Joel del Río - La Jiribilla.- Lucía cifra la propensión de aquella época a explorar detalladamente la difícil relación del individuo con el contexto social y político. La irrealización afectiva, sentimental o sexual de las tres protagonistas se relaciona, causalmente, con circunstancias adversas inherentes a las tres etapas que ellas habitan: el período del yugo colonial impuesto por España, la corrupción y tiranía en la seudorrepública, la discriminación de la mujer en los primeros años de la Revolución.

Cuarenta años después de creado, todavía nos parece modélico, insuperado, el ambicioso tríptico que ilustró en imágenes y sonido la esencia espiritual de tres momentos incandescentes en la historia de esta nación y de sus mujeres, ambas en sempiterna contienda por superar dependencias, por encontrar el amor y la libertad, como los más diáfanos ideales imaginados e imaginables.

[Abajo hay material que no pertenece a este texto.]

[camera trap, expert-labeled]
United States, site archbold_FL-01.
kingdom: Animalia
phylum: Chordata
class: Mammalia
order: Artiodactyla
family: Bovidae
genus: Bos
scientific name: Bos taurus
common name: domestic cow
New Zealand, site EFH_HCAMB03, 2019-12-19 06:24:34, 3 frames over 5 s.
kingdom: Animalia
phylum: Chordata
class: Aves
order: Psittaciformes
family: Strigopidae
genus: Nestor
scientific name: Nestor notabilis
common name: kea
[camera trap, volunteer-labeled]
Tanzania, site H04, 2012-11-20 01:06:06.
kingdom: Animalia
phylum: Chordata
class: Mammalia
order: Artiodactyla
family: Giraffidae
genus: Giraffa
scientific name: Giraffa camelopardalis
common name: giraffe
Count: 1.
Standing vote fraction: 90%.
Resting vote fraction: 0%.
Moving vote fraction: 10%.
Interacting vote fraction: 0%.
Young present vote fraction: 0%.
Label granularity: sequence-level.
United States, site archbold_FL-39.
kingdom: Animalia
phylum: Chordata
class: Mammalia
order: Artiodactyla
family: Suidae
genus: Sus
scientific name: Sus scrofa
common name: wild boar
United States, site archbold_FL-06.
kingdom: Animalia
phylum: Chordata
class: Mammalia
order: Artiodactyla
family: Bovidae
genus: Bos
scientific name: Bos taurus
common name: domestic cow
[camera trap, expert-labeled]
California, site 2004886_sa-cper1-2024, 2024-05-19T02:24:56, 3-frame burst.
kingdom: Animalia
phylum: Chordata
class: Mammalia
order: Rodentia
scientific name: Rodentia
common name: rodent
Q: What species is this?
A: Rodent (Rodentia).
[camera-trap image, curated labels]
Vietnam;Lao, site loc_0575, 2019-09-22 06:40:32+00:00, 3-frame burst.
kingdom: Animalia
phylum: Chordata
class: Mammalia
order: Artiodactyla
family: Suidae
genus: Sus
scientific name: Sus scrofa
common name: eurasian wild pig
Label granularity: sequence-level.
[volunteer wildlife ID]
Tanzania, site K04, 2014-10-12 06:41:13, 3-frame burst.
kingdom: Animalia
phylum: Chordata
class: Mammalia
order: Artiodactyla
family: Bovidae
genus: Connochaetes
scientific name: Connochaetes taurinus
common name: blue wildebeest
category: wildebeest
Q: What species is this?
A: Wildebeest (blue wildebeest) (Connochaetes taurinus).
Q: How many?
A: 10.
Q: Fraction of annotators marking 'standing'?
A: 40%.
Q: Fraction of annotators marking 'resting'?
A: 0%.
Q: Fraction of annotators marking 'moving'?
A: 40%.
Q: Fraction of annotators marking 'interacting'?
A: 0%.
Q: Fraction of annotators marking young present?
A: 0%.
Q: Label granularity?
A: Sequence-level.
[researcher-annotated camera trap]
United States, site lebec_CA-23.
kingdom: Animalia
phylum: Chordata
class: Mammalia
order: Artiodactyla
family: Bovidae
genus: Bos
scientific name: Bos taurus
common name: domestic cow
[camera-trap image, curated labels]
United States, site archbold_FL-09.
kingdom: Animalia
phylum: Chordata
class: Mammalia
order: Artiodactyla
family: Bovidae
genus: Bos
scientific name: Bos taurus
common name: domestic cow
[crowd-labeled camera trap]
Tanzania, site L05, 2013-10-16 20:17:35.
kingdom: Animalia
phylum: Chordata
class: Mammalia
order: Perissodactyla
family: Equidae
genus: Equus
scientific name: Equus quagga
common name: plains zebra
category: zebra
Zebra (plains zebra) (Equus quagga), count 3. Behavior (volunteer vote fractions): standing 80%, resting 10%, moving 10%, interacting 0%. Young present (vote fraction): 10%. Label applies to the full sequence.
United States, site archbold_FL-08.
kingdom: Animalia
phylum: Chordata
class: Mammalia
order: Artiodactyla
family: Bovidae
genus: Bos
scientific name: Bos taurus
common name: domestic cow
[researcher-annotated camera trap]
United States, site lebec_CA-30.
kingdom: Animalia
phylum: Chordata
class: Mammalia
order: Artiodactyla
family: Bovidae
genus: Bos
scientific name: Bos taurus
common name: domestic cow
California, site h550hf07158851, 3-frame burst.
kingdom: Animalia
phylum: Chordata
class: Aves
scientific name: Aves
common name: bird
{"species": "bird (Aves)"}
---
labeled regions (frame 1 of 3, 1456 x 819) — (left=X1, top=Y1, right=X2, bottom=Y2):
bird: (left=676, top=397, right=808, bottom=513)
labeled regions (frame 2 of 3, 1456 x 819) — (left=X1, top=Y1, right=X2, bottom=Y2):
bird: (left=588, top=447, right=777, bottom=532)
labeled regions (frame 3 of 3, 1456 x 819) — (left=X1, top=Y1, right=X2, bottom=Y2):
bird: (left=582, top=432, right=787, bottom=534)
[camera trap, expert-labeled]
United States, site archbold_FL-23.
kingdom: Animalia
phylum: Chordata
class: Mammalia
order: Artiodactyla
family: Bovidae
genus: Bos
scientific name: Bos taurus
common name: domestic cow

Haciendo uso de códigos artísticos diferentes en cada uno de los tres murales que componen el tríptico (melodrama de matices trágicos y operísticos para los años 1890; ironía pesimista y nostálgica para los años 30; farsa pop carnavalesca para los años 60), Humberto Solás sumerge al espectador de todas la épocas y países en los pleamares de la historia cubana, sin que el empeño del cineasta por bordar la épica o la reflexión macrosocial, ahogue por un instante la tragedia personal de sus apasionados personajes.

Distante de toda ortodoxia o dogmatismo, Humberto cierra la película con una escena en la cual insinúa la eternizada postergación de los desgarramientos y las incomprensiones, y aporta su visión personal sobre cada momento histórico concreto que va tocando antes de arribar al metafísico final: nunca los mambises habían sido descritos tan feroces y encueros, nunca la Revolución del 33 sonó tan decepcionante y romántica e idealista, jamás los años 60 nos parecieron tan entusiastas, guajiros, sensuales y risueñamente menesterosos.

Las mujeres solasianas tratan de abrirse camino, y ensanchar las veredas y la perspectiva de “sus” hombres, haciendo posible el preclaro ejercicio de amar y ser amadas. Pero el huracán de los tiempos, las veleidades de la historia, tronchan, devastan, y las empujan a la locura y la venganza, la desilusión y el desamparo, al ruego y la lágrima que imploran un futuro menos árido. Porque aunque se revisen, evalúen y compendien desmanes pretéritos, se logra aprehender la inmanencia, la sustancia común pero inasible que distingue el alma de los pobladores del archipiélago cubano, particularmente de sus mujeres, atrapadas en inacabable ciclo de oscuridades, frustraciones e intolerancias, porque incluso la desolación y la desesperanza pueden ser inspiradoras, tal vez más inspiradoras que los momentos de calma y equilibrio.

Se ha insistido, con razón, en la crispación neorromántica del primer cuento, en la languidez pesimista del segundo, en la efervescencia y extrema vigencia del tercero, pero no siempre se explica que Lucía describió, como ninguna otra película cubana lo ha hecho, la policromía —a pesar de su, a veces, contrastado blanco y negro— los traumas y la complejidad que acompañaron el nacimiento de una conciencia de nación, de un modo de ser y un espíritu enteramente criollos, simbiosis de razas, culturas y pueblos acrisolados al sol y la sombra de la ceiba, la palma y el Caribe.

Dentro de cuatro décadas, exactamente, en septiembre del año 2048, estaremos celebrando los 80 años de Lucía con las mismas palabras, u otras similares, que quieren darles forma a la genialidad tutelar e inspiradora, al advenimiento incontestable de un cine cubano consagrado a derrochar inteligencia, pasión y altruismo. Porque Lucía nos regaló a Cuba de cuerpo entero, desmelenada, calle abajo y cuchillo en mano en busca del traidor, preñez que espera con puertas y ventanas abiertas, rebelión y mansedumbre de pequeña playa umbría, irredenta.